── 本文

仙台POSSEの被災者就労支援の取り組みで見えてきてたことは、仕事はあるのに「仕事」はないということです。
たしかに仙台公共職業安定所管内のフルタイム職の求人倍率は1.31倍となっており、統計上、仕事はあります。実際に人が集まらずに苦労している求人企業も多数あるようです。
このような状況を指して、心の無い方は「被災者は甘えている。求人を選り好みしている。」と言います。仕事があるのに、仕事につかないという現象だけを見ると、求職者側の問題だと捉えがちです。
しかし、就労支援で被災求職者の方と接している私たちが感じていることは、求職者の怠惰や選り好みではなく、「仕事」が無いということなのです。ここでいう「仕事」とは、就職することで、一定期間の生活の見通しが立つ仕事のことです。数ヶ月の仕事に就いたところで、数ヶ月後には元の木阿弥になってしまいます。最低賃金では一人分の生活費も稼げません。あまりに過酷な仕事では、体調を崩してしまって、今まで以上に働くことが難しくなってしまいます。

────

= 課題 =
1. 本文によると、仙台公共職業安定所管内のフルタイム職の求人倍率は何倍か答えなさい。
2. 本文のうち、「仙台POSSEの被災者就労支」から「者側の問題だと捉えがちです。」までの部分を一字も変えずに書き写しなさい。
3. 本文によると、数ヶ月だけの仕事や過酷な仕事がここでいう「仕事」にあたらないのはなぜか、一文から三文で説明しなさい。

── 元データ

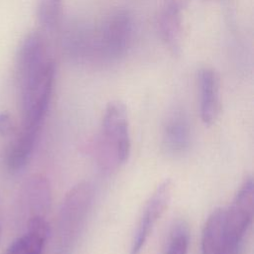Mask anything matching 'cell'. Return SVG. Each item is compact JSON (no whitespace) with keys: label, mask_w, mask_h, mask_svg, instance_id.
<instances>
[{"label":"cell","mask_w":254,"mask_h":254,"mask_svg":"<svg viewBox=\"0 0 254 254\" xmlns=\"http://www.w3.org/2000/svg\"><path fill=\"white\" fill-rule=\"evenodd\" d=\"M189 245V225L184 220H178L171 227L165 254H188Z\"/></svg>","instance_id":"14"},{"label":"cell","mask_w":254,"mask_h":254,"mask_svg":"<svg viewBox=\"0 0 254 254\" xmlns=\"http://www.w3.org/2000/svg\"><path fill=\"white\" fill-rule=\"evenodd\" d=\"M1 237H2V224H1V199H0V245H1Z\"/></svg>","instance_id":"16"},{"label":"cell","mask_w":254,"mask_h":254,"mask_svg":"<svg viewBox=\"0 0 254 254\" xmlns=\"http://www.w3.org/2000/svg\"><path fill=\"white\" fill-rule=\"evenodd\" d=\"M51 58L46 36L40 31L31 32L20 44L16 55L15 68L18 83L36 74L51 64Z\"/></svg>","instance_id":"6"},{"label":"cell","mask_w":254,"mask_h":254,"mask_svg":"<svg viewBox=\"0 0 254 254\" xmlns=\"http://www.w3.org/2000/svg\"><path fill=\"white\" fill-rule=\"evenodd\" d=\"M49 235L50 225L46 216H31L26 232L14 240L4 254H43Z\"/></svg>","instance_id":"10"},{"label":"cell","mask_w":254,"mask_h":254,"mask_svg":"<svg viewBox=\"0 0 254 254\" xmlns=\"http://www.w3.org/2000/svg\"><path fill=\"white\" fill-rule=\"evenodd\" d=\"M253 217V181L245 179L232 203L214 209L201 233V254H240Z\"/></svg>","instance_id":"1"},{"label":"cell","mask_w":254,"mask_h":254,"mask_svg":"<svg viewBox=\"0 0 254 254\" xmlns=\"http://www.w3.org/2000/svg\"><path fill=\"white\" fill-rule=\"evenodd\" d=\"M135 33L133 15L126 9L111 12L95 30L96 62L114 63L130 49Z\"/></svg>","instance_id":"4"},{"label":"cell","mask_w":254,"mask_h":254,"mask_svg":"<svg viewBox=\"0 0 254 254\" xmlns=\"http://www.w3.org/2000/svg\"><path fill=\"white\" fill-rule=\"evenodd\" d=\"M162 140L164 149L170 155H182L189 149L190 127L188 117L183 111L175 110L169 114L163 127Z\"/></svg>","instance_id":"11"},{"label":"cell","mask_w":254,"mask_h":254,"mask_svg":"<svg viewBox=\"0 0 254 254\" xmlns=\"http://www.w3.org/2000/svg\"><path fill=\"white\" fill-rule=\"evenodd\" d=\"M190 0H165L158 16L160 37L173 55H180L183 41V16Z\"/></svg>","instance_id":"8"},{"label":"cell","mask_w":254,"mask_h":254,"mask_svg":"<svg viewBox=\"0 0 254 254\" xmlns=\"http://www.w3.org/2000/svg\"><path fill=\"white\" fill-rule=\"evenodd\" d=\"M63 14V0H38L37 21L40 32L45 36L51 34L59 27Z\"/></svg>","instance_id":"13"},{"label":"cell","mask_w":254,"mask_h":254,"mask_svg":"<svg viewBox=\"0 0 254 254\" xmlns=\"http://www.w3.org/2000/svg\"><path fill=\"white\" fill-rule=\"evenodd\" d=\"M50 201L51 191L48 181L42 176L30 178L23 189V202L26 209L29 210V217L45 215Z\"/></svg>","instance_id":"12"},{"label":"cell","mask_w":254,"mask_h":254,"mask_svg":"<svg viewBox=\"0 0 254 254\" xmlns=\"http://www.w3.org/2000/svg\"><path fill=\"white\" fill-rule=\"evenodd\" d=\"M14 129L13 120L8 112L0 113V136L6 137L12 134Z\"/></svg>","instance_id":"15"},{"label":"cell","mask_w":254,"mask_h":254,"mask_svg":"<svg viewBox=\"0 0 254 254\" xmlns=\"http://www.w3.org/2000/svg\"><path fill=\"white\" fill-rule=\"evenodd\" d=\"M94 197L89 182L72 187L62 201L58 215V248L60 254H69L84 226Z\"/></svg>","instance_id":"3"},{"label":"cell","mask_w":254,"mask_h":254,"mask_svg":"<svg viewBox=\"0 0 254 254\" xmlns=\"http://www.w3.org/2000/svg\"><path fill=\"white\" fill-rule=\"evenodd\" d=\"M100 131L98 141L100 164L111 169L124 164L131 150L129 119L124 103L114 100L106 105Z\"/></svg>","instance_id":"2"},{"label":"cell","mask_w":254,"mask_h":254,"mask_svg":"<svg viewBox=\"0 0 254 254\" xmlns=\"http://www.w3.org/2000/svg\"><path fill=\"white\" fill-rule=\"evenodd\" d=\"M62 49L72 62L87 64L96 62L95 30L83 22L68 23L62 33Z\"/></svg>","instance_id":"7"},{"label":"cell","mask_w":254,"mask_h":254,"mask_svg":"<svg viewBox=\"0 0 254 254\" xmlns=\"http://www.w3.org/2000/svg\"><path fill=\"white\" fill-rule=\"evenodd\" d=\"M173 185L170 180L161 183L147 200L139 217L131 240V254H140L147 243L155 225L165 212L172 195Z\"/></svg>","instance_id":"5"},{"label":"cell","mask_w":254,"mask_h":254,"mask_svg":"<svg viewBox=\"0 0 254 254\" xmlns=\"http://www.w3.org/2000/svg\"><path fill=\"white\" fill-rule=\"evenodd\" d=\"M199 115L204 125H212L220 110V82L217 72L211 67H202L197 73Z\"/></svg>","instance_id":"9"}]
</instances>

────
── 元データ

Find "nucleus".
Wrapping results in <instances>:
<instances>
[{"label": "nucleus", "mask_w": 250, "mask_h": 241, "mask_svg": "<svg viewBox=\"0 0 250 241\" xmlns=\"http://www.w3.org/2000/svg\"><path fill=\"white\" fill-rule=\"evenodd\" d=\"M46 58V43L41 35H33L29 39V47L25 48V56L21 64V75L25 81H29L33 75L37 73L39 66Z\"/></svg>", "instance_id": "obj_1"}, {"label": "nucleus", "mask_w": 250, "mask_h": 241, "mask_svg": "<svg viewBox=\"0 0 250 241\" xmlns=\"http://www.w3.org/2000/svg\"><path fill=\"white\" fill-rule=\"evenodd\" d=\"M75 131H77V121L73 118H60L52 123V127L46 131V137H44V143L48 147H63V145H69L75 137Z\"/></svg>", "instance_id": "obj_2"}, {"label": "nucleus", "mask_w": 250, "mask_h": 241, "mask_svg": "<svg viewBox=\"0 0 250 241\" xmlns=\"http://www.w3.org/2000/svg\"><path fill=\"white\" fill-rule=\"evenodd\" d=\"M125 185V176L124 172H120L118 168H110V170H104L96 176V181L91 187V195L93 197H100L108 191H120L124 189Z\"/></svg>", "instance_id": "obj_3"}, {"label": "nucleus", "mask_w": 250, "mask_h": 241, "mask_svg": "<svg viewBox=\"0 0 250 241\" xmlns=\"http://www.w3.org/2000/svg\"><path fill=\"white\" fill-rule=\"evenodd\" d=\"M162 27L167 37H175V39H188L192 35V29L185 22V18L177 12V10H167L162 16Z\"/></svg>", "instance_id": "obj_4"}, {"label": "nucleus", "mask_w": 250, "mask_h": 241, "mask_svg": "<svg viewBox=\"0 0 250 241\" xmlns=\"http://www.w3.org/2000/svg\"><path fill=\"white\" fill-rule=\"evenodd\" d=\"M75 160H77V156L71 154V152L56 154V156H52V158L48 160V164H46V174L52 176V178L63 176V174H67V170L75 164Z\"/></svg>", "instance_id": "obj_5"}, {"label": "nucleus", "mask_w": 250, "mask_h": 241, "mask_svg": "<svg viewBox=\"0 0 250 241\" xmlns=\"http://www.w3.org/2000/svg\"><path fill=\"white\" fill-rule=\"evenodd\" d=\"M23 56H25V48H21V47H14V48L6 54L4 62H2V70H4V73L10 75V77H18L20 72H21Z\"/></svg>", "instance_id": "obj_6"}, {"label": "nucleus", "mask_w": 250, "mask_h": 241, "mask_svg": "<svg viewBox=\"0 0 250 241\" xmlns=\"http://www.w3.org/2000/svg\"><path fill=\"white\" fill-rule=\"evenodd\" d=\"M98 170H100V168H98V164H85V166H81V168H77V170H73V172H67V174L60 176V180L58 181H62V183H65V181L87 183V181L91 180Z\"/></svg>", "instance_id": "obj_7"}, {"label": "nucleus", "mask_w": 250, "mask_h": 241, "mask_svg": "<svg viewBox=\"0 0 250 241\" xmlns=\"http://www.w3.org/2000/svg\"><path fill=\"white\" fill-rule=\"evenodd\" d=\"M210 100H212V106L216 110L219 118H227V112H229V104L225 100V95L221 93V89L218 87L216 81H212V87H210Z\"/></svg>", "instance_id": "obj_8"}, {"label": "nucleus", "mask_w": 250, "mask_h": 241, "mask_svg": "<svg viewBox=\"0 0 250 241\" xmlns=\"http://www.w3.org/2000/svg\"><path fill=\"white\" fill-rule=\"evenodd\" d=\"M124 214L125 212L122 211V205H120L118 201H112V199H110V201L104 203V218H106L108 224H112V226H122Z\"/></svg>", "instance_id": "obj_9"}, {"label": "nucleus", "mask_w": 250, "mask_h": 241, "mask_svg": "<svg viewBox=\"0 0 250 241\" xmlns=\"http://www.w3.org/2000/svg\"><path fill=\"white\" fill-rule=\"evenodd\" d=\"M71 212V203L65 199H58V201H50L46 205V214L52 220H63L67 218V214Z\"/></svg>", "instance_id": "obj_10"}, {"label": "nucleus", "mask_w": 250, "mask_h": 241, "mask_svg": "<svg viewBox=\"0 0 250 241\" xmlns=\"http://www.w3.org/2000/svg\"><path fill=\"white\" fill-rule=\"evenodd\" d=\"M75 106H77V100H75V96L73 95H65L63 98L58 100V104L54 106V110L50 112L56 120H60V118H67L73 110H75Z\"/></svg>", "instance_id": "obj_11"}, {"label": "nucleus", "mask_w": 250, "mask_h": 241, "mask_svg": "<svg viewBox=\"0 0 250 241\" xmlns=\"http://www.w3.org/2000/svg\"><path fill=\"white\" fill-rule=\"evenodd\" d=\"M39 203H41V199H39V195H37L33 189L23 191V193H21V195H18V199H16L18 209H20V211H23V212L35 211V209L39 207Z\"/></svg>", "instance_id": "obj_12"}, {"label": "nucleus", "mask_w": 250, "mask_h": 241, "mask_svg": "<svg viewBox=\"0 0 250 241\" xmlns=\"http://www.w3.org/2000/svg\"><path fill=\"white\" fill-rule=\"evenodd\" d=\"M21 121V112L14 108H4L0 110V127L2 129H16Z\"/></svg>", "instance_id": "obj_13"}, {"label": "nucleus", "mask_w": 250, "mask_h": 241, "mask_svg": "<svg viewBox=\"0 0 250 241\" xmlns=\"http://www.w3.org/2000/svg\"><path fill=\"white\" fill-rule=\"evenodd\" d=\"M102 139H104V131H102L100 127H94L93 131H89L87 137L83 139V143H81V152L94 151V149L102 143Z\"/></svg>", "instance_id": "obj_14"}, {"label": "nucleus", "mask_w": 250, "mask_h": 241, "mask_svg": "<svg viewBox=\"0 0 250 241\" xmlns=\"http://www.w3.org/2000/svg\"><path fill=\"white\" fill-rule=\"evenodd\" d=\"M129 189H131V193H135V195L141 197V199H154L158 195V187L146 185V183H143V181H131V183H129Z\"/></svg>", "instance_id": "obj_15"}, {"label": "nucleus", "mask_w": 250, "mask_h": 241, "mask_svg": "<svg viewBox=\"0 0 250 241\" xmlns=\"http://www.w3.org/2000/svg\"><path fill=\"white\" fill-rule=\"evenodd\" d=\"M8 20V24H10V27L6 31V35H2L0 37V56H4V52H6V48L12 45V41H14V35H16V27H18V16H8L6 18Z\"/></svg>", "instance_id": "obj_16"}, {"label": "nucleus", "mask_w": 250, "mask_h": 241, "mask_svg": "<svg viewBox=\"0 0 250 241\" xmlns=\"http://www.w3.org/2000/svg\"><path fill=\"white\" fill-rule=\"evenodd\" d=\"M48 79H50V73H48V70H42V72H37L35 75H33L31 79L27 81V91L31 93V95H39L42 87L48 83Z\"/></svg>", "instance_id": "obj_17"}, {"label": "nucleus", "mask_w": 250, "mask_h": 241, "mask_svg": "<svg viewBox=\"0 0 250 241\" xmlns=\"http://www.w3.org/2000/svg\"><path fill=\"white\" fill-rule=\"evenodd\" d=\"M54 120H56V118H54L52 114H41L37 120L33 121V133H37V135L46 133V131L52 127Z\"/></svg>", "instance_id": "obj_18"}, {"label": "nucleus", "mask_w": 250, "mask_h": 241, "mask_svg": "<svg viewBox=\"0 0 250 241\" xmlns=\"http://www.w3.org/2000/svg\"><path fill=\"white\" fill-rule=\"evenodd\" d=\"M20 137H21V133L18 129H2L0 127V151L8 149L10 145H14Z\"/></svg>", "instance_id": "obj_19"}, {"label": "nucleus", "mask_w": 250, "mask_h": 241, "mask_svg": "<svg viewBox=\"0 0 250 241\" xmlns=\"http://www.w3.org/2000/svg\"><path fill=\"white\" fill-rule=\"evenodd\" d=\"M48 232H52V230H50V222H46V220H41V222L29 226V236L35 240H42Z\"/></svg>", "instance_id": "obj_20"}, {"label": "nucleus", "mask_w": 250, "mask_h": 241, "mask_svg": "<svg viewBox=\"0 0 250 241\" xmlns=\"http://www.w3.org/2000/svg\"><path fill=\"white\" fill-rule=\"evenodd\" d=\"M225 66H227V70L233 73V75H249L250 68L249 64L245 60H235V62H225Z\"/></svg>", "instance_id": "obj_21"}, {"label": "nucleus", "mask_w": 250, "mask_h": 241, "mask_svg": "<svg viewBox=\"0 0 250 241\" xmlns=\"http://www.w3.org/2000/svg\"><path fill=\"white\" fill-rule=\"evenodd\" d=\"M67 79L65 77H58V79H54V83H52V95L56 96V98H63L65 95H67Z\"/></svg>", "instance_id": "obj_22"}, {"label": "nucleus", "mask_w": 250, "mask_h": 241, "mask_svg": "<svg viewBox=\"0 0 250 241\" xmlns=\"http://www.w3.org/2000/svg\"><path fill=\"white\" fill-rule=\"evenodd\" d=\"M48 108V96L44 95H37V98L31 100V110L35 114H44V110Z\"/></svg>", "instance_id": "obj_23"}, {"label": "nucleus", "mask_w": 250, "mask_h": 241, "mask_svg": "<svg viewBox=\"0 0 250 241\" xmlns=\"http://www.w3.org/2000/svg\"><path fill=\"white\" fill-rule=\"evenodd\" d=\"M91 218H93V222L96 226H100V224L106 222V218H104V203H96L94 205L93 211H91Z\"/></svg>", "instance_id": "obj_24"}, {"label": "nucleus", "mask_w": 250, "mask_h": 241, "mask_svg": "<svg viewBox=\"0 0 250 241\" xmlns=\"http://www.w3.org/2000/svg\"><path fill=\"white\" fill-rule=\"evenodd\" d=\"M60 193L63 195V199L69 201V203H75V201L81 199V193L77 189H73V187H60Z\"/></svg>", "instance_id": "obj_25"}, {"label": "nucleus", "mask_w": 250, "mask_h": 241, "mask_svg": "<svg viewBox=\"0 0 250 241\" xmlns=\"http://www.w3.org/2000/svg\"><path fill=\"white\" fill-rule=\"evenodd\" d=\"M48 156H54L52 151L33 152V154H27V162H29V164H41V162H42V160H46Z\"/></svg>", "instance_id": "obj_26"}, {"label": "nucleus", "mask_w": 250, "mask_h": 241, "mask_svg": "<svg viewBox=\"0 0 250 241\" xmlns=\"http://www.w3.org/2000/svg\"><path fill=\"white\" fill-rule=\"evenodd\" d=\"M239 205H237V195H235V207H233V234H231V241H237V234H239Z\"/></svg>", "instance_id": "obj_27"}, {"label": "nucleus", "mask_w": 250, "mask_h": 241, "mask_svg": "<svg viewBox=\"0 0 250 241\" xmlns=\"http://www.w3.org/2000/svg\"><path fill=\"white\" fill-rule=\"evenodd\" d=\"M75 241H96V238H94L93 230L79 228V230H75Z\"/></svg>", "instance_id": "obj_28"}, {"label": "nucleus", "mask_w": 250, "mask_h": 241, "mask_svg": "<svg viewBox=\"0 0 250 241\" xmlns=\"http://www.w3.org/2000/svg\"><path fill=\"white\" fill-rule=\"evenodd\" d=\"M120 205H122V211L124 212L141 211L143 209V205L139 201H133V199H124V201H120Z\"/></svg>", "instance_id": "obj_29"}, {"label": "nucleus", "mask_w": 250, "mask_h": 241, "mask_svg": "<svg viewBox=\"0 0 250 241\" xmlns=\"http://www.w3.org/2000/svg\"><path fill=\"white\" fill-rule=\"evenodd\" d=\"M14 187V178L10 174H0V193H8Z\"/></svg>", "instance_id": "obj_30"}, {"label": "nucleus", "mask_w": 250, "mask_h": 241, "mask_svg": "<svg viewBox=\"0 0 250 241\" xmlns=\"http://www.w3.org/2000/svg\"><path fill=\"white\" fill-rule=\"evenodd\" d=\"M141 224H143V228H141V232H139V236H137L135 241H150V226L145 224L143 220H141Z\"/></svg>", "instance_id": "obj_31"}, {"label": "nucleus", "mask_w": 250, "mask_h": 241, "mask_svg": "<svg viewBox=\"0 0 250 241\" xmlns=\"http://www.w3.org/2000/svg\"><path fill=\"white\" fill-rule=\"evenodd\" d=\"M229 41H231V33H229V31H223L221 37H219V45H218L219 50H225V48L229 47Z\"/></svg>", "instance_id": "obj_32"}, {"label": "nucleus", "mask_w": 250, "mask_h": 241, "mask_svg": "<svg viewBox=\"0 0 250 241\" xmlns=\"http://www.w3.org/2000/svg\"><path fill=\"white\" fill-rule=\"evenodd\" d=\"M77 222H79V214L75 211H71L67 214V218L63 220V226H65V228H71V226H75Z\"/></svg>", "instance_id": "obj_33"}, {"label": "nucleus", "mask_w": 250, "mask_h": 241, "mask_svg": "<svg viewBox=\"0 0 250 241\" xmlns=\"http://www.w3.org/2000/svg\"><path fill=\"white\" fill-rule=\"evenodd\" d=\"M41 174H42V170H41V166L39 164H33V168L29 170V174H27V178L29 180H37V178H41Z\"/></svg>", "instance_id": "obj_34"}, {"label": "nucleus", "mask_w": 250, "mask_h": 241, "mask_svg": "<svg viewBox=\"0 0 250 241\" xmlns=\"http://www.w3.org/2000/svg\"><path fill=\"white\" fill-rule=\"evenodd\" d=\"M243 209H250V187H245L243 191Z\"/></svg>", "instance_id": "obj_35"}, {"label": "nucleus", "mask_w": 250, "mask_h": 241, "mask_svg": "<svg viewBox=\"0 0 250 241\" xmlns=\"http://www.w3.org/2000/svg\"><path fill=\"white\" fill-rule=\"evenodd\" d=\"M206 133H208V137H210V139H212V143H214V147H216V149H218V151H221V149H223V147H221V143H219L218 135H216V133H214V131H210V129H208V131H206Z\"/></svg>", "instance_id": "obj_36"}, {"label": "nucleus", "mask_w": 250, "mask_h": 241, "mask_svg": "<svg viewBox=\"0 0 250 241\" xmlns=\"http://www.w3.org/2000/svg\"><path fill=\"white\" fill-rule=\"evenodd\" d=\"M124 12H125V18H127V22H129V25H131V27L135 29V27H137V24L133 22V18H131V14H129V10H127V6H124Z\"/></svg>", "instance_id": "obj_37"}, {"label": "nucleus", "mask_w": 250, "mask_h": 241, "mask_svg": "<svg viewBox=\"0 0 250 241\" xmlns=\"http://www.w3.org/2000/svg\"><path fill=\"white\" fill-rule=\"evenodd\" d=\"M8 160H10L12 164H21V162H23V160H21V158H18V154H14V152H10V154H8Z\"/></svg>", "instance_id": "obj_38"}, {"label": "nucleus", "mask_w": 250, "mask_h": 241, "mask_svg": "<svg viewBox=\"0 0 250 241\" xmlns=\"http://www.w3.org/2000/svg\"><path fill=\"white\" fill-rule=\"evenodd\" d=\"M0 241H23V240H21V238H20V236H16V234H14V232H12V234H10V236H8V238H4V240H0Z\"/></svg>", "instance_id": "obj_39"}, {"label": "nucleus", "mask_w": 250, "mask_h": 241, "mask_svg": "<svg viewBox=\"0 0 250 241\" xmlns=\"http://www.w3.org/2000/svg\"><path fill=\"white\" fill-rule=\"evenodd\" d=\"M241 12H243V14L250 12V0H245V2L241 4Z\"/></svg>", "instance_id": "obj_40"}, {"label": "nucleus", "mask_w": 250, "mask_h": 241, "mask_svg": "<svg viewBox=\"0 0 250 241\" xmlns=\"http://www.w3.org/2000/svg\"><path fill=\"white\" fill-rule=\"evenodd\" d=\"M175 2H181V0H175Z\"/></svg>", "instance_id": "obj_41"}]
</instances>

────

= 解答例 =
1. 1.31倍です。

2.
仙台POSSEの被災者就労支援の取り組みで見えてきてたことは、仕事はあるのに「仕事」はないということです。
たしかに仙台公共職業安定所管内のフルタイム職の求人倍率は1.31倍となっており、統計上、仕事はあります。実際に人が集まらずに苦労している求人企業も多数あるようです。
このような状況を指して、心の無い方は「被災者は甘えている。求人を選り好みしている。」と言います。仕事があるのに、仕事につかないという現象だけを見ると、求職者側の問題だと捉えがちです。

3. ここでいう「仕事」とは、就職することで一定期間の生活の見通しが立つ仕事のことです。数ヶ月の仕事では数ヶ月後に元の木阿弥になり、過酷な仕事では体調を崩して今まで以上に働くことが難しくなるため、どちらもそれにあたりません。